Improving Dialectal Slot and Intent Detection with Auxiliary Tasks: A Multi-Dialectal Bavarian Case Study

Introduction

This repository contains the code for the paper Improving Dialectal Slot and Intent Detection with Auxiliary Tasks: A Multi-Dialectal Bavarian Case Study (Xaver Maria Krückl*, Verena Blaschke*, Barbara Plank; VarDial 2025).

Abstract

Reliable slot and intent detection (SID) is crucial in natural language understanding for applications like digital assistants. Encoder-only transformer models fine-tuned on high-resource languages generally perform well on SID. However, they struggle with dialectal data, where no standardized form exists and training data is scarce and costly to produce. We explore zero-shot transfer learning for SID, focusing on multiple Bavarian dialects, for which we release a new dataset for the Munich dialect. We evaluate models trained on auxiliary tasks in Bavarian, and compare joint multi-task learning with intermediate-task training. We also compare three types of auxiliary tasks: token-level syntactic tasks, named entity recognition (NER), and language modelling. We find that the included auxiliary tasks have a more positive effect on slot filling than intent classification (with NER having the most positive effect), and that intermediate-task training yields more consistent performance gains. Our best-performing approach improves intent classification performance on Bavarian dialects by 5.1 and slot filling F1 by 8.4 percentage points.

Citation

If you use this code, please cite:

@inproceedings{krueckl-etal-2025-improving,
  title={Improving Dialectal Slot and Intent Detection with Auxiliary Tasks: {A} Multi-Dialectal {Bavarian} Case Study},
  author={Krückl, Xaver Maria and Blaschke, Verena and Plank, Barbara},
  year={2025},
  booktitle={Proceedings of the Twelfth Workshop on NLP for Similar Languages, Varieties and Dialects (VarDial)},
  editor = {Scherrer, Yves and Jauhiainen, Tommi and Ljube{\v{s}}i{\'c}, Nikola and Zampieri, Marcos and Nakov, Preslav and Tiedemann, J{\"o}rg},
  booktitle = "Proceedings of the Twelfth Workshop on NLP for Similar Languages, Varieties, and Dialects (VarDial 2025)",
  month = jan,
  year = 2025,
  address = "Abu Dhabi, UAE",
  publisher = "International Committee on Computational Linguistics",
}

Data

Munich Bavarian xSID

The new Munich Bavarian development and test sets will be included in an official xSID release. You can already find them in the root of this repository.

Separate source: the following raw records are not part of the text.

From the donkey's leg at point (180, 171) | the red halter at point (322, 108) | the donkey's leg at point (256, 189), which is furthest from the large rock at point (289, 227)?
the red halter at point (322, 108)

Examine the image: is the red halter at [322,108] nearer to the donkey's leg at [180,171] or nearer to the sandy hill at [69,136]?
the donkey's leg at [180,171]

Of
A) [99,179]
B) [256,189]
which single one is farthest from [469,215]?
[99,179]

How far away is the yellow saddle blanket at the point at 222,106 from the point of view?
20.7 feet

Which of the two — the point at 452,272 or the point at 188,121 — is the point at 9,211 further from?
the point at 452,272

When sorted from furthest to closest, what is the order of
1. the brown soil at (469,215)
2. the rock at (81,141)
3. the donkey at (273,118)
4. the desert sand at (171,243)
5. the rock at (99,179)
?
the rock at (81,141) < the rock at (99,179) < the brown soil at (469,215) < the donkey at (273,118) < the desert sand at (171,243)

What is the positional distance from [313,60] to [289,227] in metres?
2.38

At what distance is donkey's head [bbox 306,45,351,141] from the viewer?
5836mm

NOTE: In the paper (and the official xSID release), the new dataset is called de-muc. In the subforlders and scripts of this repository, it is called de-by.

Other datasets

Code + usage

For running the baseline and extended experiments, recursively cloning all submodules and especially MaChAmp by van der Goot et al. (2021a) is necessary and can be done by using the following command:

git clone https://github.com/mainlp/auxtasks-bavarian-sid.git --recurse-submodules

The code in notebooks was originally run on Google Colaboratory; you will need to update some paths to make the code work outside of Google Colab and/or with your Google Drive set-up.

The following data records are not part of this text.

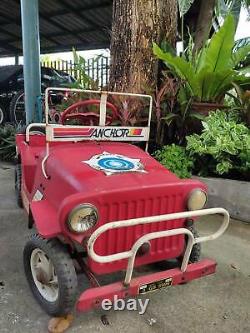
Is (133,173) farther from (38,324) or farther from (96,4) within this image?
(96,4)

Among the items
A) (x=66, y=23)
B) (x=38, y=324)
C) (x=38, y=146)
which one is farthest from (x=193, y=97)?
(x=66, y=23)

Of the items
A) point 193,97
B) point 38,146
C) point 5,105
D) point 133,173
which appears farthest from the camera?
point 5,105

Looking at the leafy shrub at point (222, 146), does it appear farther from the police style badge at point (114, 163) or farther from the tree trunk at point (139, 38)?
the police style badge at point (114, 163)

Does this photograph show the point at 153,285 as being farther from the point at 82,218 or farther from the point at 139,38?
the point at 139,38

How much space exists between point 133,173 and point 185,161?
67.2 inches

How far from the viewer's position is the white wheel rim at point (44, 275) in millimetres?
1923

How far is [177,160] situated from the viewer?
3.59 m

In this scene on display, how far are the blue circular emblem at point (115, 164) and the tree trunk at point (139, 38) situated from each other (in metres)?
2.51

Starting the notebooks will establish a mount on Google Drive and then clones this repository recursively.

If required, data preparation scripts from the respective scripts directory are run. The created datasets, for which the paths are set accordingly in the configurations for MaChAmp are only present during runtime. If their creation fails, the openly available data is given in a manual data directory. In order to use this data, it has to be pre-processed and the paths to the data in the configuration files need to be adjusted to this directory.

After installing the required modules for MaChAmp, the notebook then checks for GPU access and general operability. For each experiment, the respective configuration and parameter files are inspected before the train command is started.

Whilst both UD and MLM the data consists of one overall set, the NER data is split into two subsets, referred to according to their source as Wiki and Twitter. In the experiments below, both are automatically merged into one dataset by MaChAmp as they feature the same task type in the configuration files.

After the fine-tuning process has finished, each resulting model in the log files is saved to Google Drive, carrying the experiment name. Before the prediction on the final model starts, the respecitve evaluation data is prepared via scripts but also available as gold files in the manual data.

In the evaluation cell, a script evaluates the final model, which only needs to be loaded once, on each evaluation file from the prepared set. The predicted output files are saved to the respective model on Google Drive. Similarly, a separate evaluation script is run to get the results in a clear json file containing three objects depending on the extent of the evaluation set.

After having run an experiment on multiple random seed, further scripts can be used to get the average over these runs, to turn this into a .csv document for usage in a LaTex tables generator and to produce confusion matrices on the results of intent classification.

In their current state, the notebooks run all experiments on random_seed=1234. The two further seeds that were used are 6543 and 8446. These need to be set for each experiment and in the respective model names!